A machine learning exercise presenting a simple model for
- (1) prediction of airfares from the data contained in the search query using linear support vector regression implementation sklearn.SVM.LinearSVR.
- (2) classification of flight itinerary search results by likelihood the returned fare will ultimately be purchased by the consumer, using simple Naive Bayes implementation in sklearn.
The discussion is contained in the two ipython notebooks
fare_regression.ipynb
booking_classifier.ipynb
.
These files contain code that will mostly work out of the box, but that depends on the existence of three csv files containing datasets in the working directory:
airport_data.csv
booking_data.csv
search_data.csv
Due to github filesize restrictions, search_data.csv
was partitioned and zipped. To recover the original search_data.csv
file, simply run the following to generate search_data.csv
me@myshell $ unzip search_data_1.zip && unzip search_data_2.zip && cat search_data_1.csv search_data_2.csv > search_data.csv && du -h
The output should look like
search_data.csv
Archive: search_data_1.zip
inflating: search_data_1.csv
Archive: search_data_2.zip
inflating: search_data_2.csv
581M search_data.csv
You should be ready to go.
me@myshell $ jupyter notebook fare_regression.ipynb &
me@myshell $ jupyter notebook booking_classifier.ipynb &
-=-=-=-=-
### Work order
Quote the airfare modeling text word for word between "- (2) classification" and "implementation in sklearn.", inclusive.
-=-=-=-=-
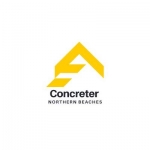 Concreter Northern Beaches of Sydney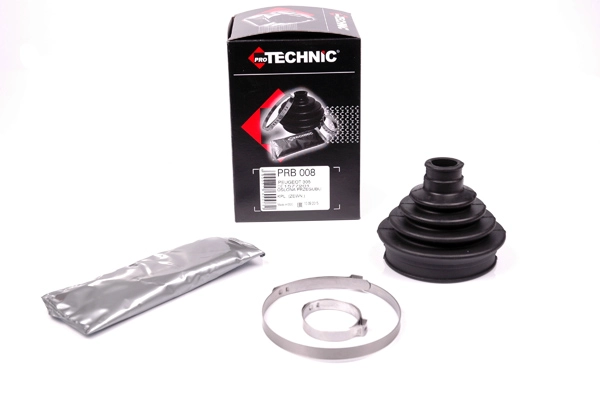 PRB008
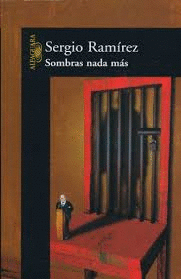 SOMBRAS NADA MAS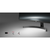 Gejmerski monitor LG 31.5 32QN600-B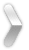 cҝL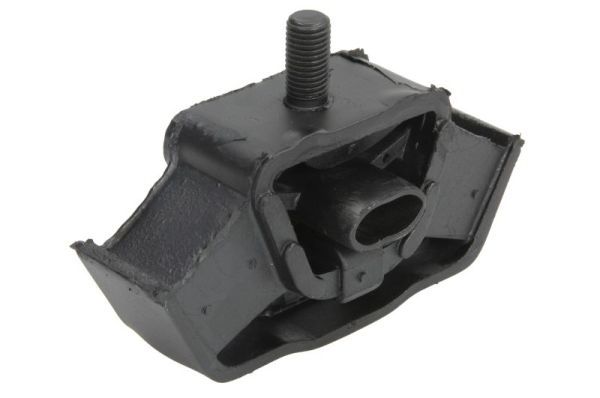 REINHOCH RH12-3003 Mounting, automatic transmission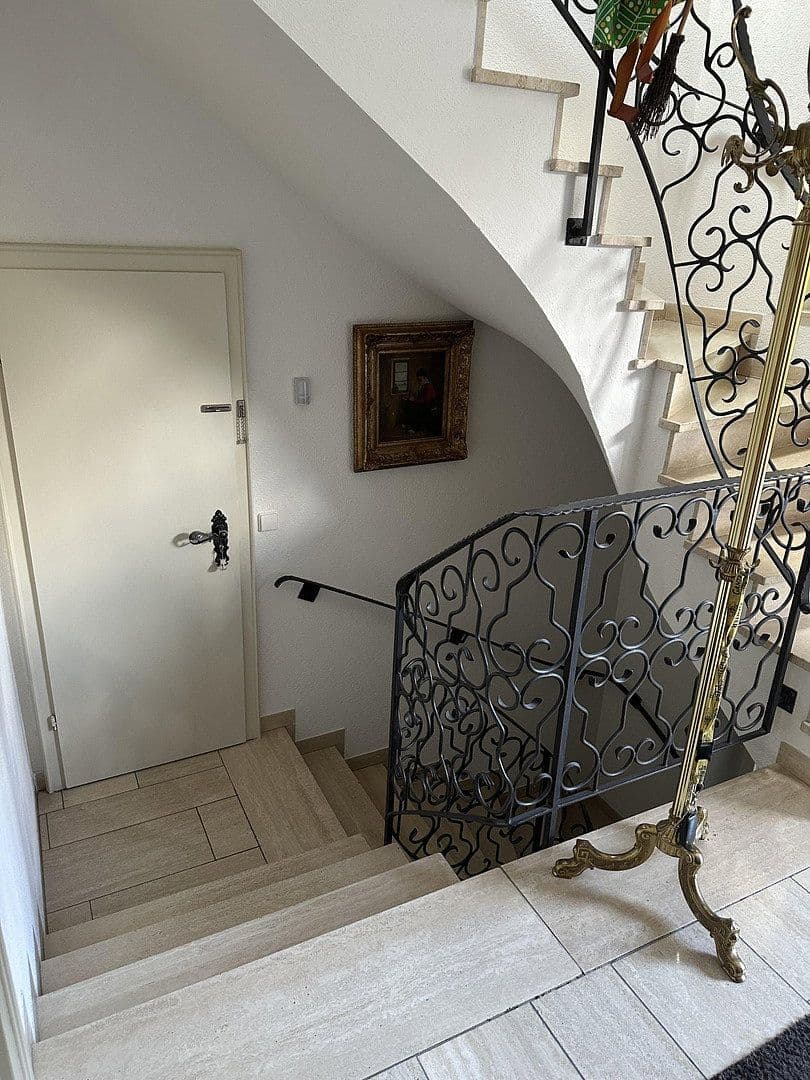 Prodej domu 360 m², pozemek 870 m², Schluchsee, Bádensko-Württembersko Prodej domu 360 m², pozemek 870 m², Schluchsee, Bádensko-Württembersko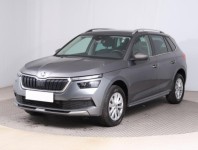 Škoda Kamiq  1.5 TSI Style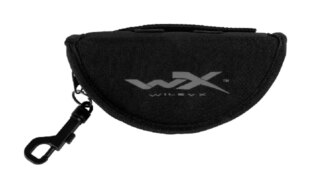 Etui für Brille von WileyX®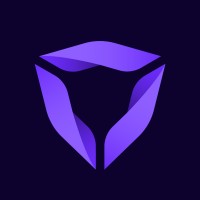 VRMedia logo - Similar company to Rainmakers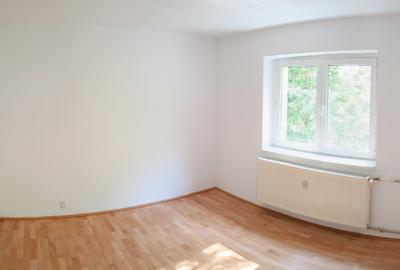 Apartament cu 3 camere semidecomandat în Giurgiului - 4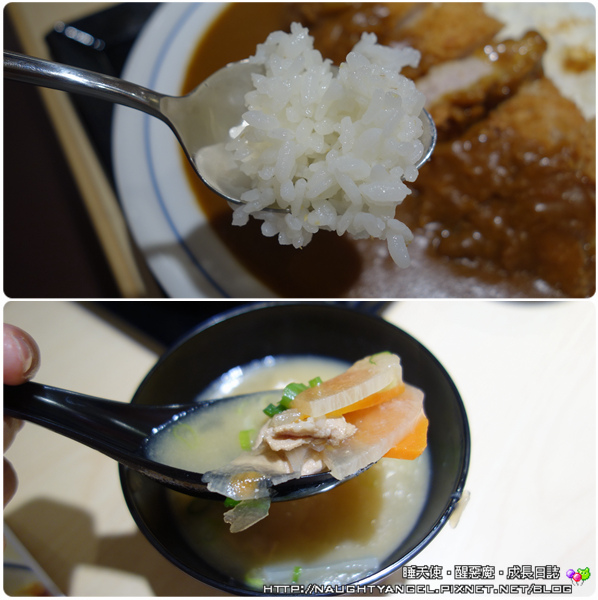 【必朝聖】在日本擁有300多間門市的豬排連鎖店吉豚屋かつや,在台魅力開張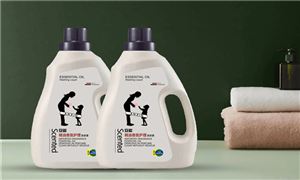 未来洗衣液市场竞争如何 洗衣液行业市场分析及发展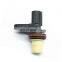 Transmission Speed Sensor OEM 28810-RJ2-003 28810RJ2003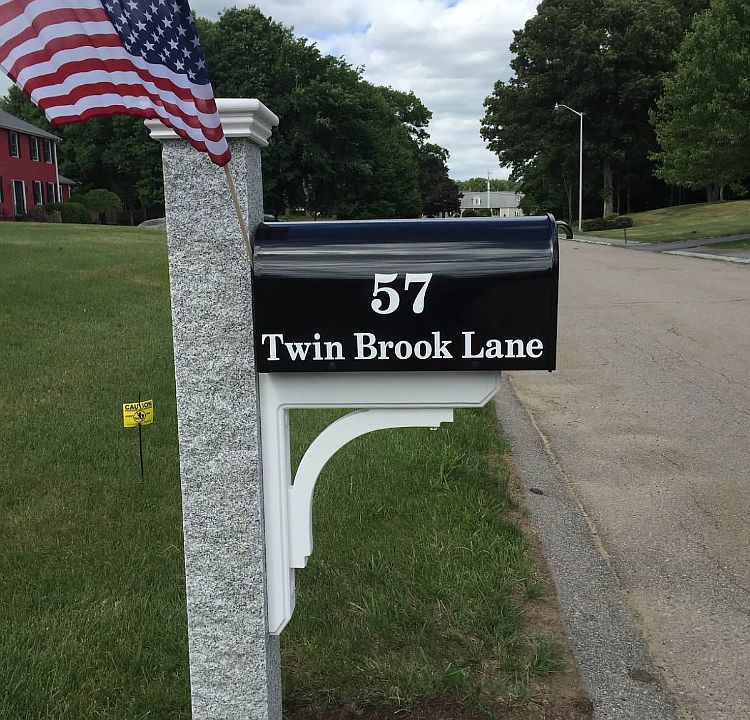 2nd image of 57 Twin Brook Ln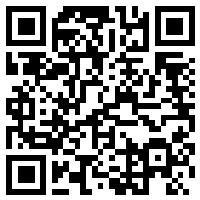 QR Code for bitcoin:39zS9ZQxj4upwB8Fa7WSikvmAc1GzppEAr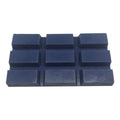 Brazilian Hot Wax 500 g, Lavendel van UNIQ - | Fashiongirl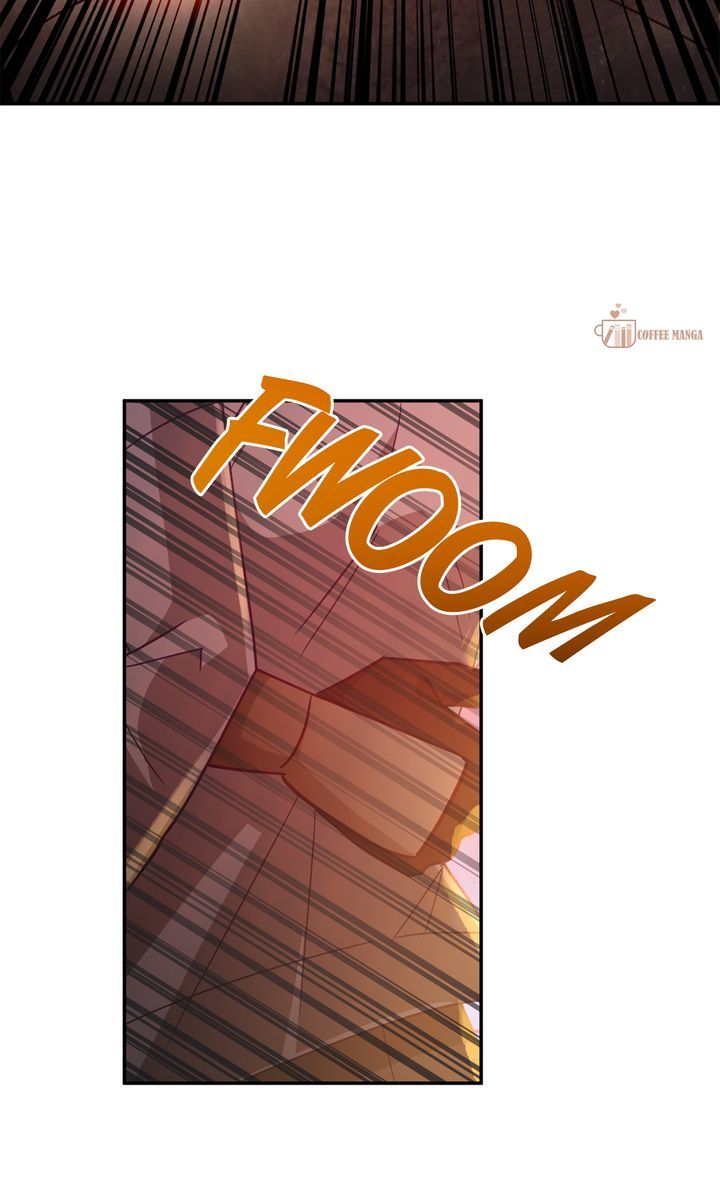 image 65 result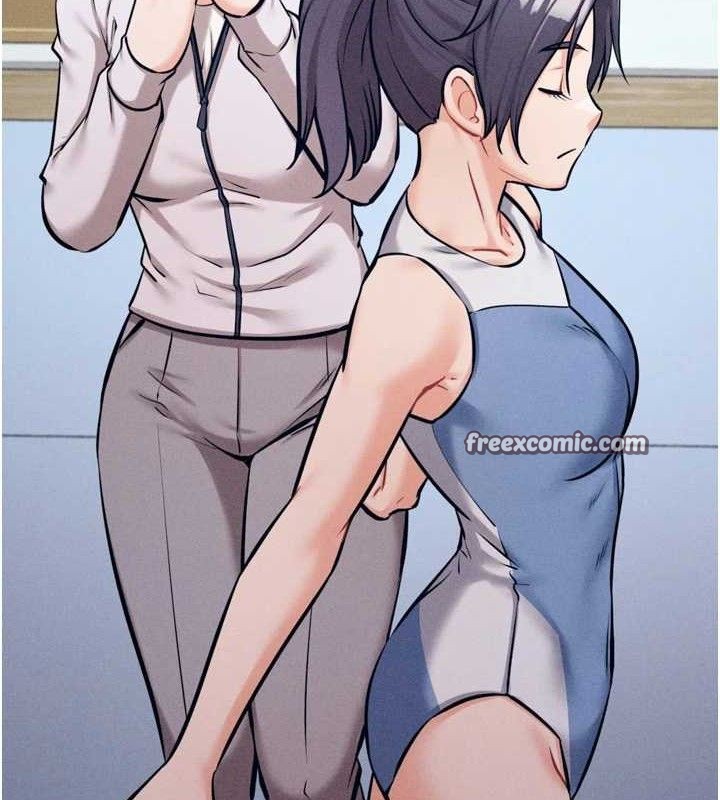 选手村:母猪调教第25話-眼中只有主人的肉棒…!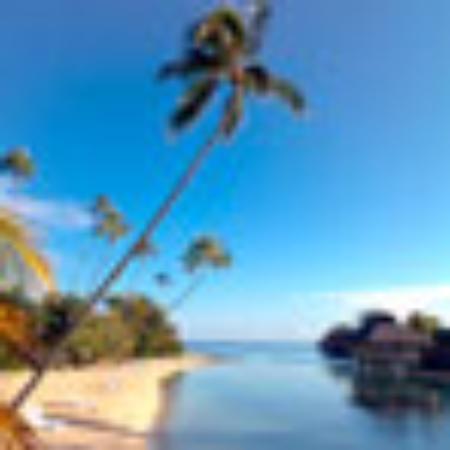 Hotel Annapoorna Veg Restaurant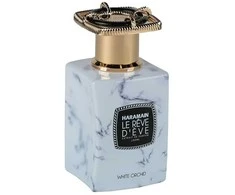 Al Haramain Le Reve D'Eve Baltas Orchid PP kvepalai moterims, 100 ml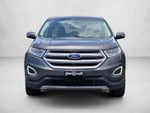 2015 Ford Edge 4dr SEL AWD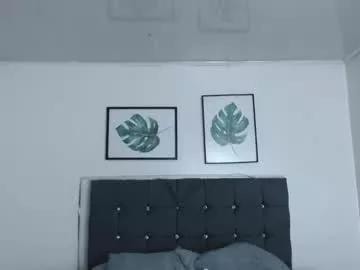 Selena_hotmilf from Chaturbate
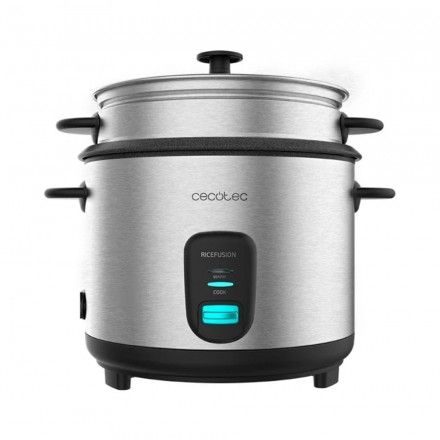 Arrozeira CECOTEC RiceFusion 7000 03104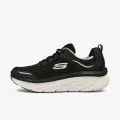 Skechers D'LUX WALKER-INFINITE MOTION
-=-=-=-=-
### Reply
- (2) classification of flight itinerary search results by likelihood the returned fare will ultimately be purchased by the consumer, using simple Naive Bayes implementation in sklearn.